L’emplacement de l’hôtel Zénobie était extraordinaire : sur le côté de la ville antique, on avait sous les yeux, à quelques dizaines de mètres à peine, le temple de Baal et si on était assez chanceux pour obtenir une des chambres qui donnaient sur la façade avant, on dormait pour ainsi dire au milieu des ruines, la tête dans les étoiles et les rêves anciens, bercé par les conversations de Baalshamin, dieu du soleil et de la rosée, avec Ishtar la déesse au lion. Ici régnait Tammuz, l’Adonis des Grecs, que chantait Badr Shakir Sayyab l’Irakien dans ses poèmes ; on s’attendait à voir l’oasis se couvrir d’anémones rouges, nées du sang de ce mortel dont le seul crime fut de trop passionner les déesses.
Ce jour-là il n’était pas question d’hôtel, puisque nous avions eu l’étrange idée de dormir dans la citadelle de Fakhr ed-Din pour profiter, au coucher du soleil et à son lever, de la beauté de la ville. Bien sûr nous ne possédions aucun matériel de camping ; Bilger et moi avions entassé dans son 4×4 cinq ou six couvertures qui nous tiendraient lieu de matelas et de sacs de couchage, des oreillers, des assiettes, des couverts, des verres, des bouteilles de vin libanais et d’arak et même le petit barbecue en métal de sa terrasse. Qui participait à cette expédition à part Sarah, je revois une historienne française souriante, brune aux cheveux longs, et son compagnon, tout aussi brun et souriant — je crois qu’aujourd’hui il est journaliste et arpente le Moyen-Orient pour nombre de médias français : à l’époque il rêvait d’un poste prestigieux dans une université américaine, je crois que Sarah est restée en contact avec ce couple attachant qui alliait la beauté à l’intelligence. C’est bizarre tout de même que je n’aie pas conservé d’amis de Damas à part Sarah et Bilger le Fou, ni Syriens, ni orientalistes, je me rends compte à quel point je devais être insupportable d’exigence et de prétention, heureusement j’ai fait beaucoup de progrès depuis, sans que cela ne se traduise, en termes d’amitiés nouvelles, par une vie sociale démesurée, il faut bien le reconnaître. Si Bilger n’était pas devenu dément, si Sarah n’était pas si inatteignable, ils constitueraient sans doute le lien avec tout ce passé qui frappe à ma porte dans la nuit, comment s’appelaient donc ce couple d’historiens français, Jeanne peut-être, non, Julie et lui François-Marie, je revois sa figure maigre, sa barbe sombre et, mystère de l’harmonie d’un visage, son humour et son regard malicieux qui compensaient la dureté de l’ensemble, la mémoire est la seule chose qui ne me fasse pas défaut, qui ne vacille pas comme le reste de mon corps — en fin de matinée nous avions acheté de la viande chez un boucher de la ville moderne de Palmyre : le sang d’un agneau fraîchement abattu tachait le trottoir devant la vitrine où pendaient, à un crochet de fer, les poumons, la trachée et le cœur de l’animal ; en Syrie nul ne pouvait oublier que la chair tendre des brochettes provenait d’un mammifère égorgé, un mammifère laineux et bêlant dont les viscères ornaient toutes les devantures.

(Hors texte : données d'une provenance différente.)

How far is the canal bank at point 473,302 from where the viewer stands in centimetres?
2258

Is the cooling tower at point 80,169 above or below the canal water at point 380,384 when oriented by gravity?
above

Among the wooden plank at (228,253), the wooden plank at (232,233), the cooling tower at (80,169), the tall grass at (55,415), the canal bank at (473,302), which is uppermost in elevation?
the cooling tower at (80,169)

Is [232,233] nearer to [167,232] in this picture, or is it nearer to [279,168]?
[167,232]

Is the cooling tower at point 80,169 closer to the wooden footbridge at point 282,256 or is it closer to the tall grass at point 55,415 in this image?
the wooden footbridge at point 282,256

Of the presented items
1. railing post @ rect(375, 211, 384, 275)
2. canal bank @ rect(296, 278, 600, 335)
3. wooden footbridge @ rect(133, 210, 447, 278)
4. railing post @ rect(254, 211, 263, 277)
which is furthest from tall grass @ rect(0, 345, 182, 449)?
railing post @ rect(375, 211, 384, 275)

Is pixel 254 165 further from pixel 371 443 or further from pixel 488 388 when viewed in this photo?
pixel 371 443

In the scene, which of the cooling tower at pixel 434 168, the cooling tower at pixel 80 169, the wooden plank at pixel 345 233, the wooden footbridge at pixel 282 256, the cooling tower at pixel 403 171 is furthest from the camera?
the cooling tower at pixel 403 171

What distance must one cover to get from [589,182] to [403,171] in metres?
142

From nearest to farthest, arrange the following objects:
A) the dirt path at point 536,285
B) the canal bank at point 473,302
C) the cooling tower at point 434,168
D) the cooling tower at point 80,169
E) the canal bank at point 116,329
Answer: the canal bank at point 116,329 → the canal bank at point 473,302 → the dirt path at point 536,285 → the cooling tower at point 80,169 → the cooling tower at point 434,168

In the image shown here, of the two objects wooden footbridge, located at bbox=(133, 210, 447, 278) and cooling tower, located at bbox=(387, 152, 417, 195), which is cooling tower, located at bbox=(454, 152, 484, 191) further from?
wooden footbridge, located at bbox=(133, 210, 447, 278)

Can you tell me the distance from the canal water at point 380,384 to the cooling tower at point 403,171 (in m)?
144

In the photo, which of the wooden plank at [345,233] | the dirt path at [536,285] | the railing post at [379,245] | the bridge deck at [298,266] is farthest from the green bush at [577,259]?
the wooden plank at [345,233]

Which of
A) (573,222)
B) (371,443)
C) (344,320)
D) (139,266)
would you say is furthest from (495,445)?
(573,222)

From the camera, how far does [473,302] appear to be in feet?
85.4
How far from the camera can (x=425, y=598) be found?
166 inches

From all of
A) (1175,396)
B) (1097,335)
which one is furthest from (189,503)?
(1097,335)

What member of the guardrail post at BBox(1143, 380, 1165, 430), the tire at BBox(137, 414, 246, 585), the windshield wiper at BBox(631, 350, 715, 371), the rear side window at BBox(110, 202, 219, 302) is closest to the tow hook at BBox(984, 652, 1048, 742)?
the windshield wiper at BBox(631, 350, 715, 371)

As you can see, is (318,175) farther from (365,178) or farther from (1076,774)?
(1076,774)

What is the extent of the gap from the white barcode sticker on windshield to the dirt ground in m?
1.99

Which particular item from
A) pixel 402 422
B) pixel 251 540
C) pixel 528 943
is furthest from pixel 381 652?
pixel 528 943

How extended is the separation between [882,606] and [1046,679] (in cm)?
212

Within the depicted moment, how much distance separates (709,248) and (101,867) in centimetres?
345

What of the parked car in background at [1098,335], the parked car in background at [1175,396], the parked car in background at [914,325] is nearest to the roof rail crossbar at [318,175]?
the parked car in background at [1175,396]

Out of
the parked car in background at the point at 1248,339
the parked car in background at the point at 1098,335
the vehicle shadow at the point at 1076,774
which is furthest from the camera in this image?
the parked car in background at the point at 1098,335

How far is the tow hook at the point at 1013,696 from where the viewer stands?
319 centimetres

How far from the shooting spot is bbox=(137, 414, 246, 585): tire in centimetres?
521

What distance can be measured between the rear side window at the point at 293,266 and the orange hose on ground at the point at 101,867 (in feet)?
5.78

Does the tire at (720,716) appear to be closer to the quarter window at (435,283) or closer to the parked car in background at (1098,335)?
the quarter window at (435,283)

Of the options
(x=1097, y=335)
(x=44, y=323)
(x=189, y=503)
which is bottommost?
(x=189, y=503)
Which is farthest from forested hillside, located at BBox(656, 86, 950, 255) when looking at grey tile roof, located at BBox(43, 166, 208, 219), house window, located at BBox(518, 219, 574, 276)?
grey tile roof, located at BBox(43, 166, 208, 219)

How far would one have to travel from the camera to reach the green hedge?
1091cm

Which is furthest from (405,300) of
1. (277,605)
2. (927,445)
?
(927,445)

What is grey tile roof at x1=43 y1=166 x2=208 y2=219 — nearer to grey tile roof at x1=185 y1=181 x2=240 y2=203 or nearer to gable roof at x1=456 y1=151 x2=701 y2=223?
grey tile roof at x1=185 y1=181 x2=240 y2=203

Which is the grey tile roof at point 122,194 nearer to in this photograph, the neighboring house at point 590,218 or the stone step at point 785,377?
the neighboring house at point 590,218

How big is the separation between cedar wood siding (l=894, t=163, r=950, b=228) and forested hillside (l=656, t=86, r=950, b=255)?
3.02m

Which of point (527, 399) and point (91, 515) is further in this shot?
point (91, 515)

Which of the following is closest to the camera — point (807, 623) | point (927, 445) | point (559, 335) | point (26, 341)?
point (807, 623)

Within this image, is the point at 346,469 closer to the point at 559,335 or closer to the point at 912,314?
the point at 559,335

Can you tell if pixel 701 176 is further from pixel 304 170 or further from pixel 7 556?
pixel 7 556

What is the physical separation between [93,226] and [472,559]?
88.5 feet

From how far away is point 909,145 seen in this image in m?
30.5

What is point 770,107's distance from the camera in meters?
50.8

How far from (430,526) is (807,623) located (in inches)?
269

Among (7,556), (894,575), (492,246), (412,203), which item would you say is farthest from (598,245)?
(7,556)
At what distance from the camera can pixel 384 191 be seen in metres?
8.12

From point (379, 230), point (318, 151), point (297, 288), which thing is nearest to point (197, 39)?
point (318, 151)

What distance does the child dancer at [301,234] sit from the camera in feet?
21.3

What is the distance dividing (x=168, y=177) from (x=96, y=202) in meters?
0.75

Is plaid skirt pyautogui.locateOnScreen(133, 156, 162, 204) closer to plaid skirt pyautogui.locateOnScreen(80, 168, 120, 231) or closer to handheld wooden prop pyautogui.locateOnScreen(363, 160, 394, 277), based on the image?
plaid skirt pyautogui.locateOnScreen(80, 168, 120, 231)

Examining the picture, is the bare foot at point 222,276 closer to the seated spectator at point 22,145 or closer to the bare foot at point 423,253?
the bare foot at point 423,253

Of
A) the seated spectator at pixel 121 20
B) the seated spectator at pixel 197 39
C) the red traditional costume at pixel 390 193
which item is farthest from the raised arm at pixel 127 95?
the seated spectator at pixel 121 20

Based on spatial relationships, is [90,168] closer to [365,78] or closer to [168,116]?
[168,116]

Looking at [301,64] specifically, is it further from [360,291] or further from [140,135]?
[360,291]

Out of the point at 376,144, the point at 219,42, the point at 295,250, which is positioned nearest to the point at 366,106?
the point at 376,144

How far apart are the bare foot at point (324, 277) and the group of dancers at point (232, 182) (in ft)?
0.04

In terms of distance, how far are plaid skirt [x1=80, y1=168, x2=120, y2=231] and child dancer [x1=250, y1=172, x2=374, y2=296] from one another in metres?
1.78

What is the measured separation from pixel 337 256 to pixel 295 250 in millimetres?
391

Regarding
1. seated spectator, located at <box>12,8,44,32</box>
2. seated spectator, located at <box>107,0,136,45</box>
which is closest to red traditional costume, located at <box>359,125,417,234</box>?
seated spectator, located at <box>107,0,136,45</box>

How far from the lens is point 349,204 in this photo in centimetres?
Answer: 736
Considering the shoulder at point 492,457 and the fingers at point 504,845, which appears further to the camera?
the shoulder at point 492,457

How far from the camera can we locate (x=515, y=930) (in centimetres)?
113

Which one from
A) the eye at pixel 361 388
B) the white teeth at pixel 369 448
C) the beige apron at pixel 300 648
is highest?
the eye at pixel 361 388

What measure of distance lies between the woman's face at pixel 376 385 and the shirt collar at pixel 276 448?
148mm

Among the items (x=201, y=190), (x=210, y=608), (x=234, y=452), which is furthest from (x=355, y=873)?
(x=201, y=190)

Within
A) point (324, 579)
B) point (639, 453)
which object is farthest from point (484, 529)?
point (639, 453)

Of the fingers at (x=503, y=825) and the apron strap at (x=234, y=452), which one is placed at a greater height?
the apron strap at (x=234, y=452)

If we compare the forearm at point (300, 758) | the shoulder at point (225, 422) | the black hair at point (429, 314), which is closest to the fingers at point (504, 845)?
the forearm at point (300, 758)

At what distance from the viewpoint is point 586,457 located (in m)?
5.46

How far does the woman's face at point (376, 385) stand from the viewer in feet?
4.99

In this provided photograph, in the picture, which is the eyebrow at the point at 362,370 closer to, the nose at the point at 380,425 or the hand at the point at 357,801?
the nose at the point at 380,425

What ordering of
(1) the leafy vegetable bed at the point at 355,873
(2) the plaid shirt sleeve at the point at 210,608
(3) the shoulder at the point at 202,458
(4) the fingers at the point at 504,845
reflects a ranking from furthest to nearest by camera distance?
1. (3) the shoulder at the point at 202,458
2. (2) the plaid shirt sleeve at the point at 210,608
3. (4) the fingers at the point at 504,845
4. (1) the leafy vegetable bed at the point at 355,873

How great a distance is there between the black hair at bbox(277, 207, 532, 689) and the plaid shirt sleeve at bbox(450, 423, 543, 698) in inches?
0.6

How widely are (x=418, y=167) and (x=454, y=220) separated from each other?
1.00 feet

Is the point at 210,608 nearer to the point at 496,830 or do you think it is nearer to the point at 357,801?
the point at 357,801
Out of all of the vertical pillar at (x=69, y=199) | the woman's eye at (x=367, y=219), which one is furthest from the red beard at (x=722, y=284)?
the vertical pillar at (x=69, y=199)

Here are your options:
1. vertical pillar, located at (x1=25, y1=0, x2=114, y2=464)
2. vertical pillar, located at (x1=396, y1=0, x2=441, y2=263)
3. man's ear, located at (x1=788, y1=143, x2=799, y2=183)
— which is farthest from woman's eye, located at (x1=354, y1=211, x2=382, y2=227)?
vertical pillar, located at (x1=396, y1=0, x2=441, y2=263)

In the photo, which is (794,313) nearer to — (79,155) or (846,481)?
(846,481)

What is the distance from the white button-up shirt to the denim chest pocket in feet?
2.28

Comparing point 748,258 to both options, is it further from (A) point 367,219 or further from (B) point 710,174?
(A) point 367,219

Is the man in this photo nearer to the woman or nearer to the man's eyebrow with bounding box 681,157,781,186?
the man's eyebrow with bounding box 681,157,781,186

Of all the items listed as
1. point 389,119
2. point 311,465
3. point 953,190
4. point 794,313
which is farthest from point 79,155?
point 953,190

Dieu est le grand ennemi des moutons ; on se demande pour quelle horrible raison Il choisit de remplacer, au moment du sacrifice, le fils d’Abraham par un bélier plutôt que par une fourmi ou une rose, condamnant ainsi les pauvres ovins à l’hécatombe pour les siècles des siècles. C’est bien sûr Sarah (amusante coïncidence biblique) qui fut chargée des emplettes, non seulement car la vue du sang et des abats tièdes ne la gênait pas, mais surtout parce que sa connaissance du dialecte et sa grande beauté assuraient toujours la qualité de la marchandise et un prix plus que raisonnable, quand on la laissait payer : il n’était pas rare que les boutiquiers hypnotisés par l’éclat de cet ange auburn au sourire carmin cherchent à le retenir le plus longtemps possible dans leur échoppe en refusant notamment de percevoir le prix de leurs denrées. La ville moderne de Palmyre, au nord de l’oasis, était un quadrilatère bien ordonné de maisons basses en pauvre béton, limité au nord et au nord-est par un aéroport et une sinistre prison, la plus célèbre de toute la Syrie, une prison noir et rouge sang, couleurs prémonitoires du drapeau syrien que la dynastie Assad s’était acharnée à déployer sur tout le territoire : dans ses geôles, les tortures les plus atroces étaient quotidiennes, les supplices médiévaux systématiques, une routine sans autre but que l’effroi général, l’épandage de la peur sur tout le pays comme du fumier.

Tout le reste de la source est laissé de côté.